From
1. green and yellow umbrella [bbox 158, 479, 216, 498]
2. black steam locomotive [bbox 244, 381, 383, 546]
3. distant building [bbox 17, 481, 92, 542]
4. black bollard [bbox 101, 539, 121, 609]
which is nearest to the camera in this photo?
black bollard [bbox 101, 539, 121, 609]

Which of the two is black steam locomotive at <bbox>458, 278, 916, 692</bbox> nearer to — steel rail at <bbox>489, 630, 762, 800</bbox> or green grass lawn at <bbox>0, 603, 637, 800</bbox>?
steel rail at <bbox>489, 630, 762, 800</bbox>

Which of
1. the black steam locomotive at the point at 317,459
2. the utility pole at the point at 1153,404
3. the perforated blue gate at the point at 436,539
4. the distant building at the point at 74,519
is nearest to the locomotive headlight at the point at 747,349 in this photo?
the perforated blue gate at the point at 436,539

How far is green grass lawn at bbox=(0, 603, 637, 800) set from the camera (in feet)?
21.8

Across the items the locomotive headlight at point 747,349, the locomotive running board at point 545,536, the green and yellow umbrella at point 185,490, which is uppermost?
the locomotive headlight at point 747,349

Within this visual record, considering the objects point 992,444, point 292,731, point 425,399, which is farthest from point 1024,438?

----------

Task objective:
Write out all the rows above again, word for word, with nothing changed, added, or left out.

Answer:
From
1. green and yellow umbrella [bbox 158, 479, 216, 498]
2. black steam locomotive [bbox 244, 381, 383, 546]
3. distant building [bbox 17, 481, 92, 542]
4. black bollard [bbox 101, 539, 121, 609]
which is nearest to the camera in this photo?
black bollard [bbox 101, 539, 121, 609]

Which of the two is black steam locomotive at <bbox>458, 278, 916, 692</bbox> nearer to — steel rail at <bbox>489, 630, 762, 800</bbox> or green grass lawn at <bbox>0, 603, 637, 800</bbox>?
steel rail at <bbox>489, 630, 762, 800</bbox>

Which of
1. the black steam locomotive at the point at 317,459
2. the utility pole at the point at 1153,404
3. the perforated blue gate at the point at 436,539
4. the distant building at the point at 74,519
is nearest to the locomotive headlight at the point at 747,349 in this photo?
the perforated blue gate at the point at 436,539

How far is green grass lawn at bbox=(0, 603, 637, 800) set from the camera (in feet)?
21.8

Across the items the locomotive headlight at point 747,349, the locomotive running board at point 545,536, the green and yellow umbrella at point 185,490, which is uppermost?
the locomotive headlight at point 747,349

Within this visual record, considering the objects point 992,444, point 292,731, point 425,399, which is farthest from point 1024,438?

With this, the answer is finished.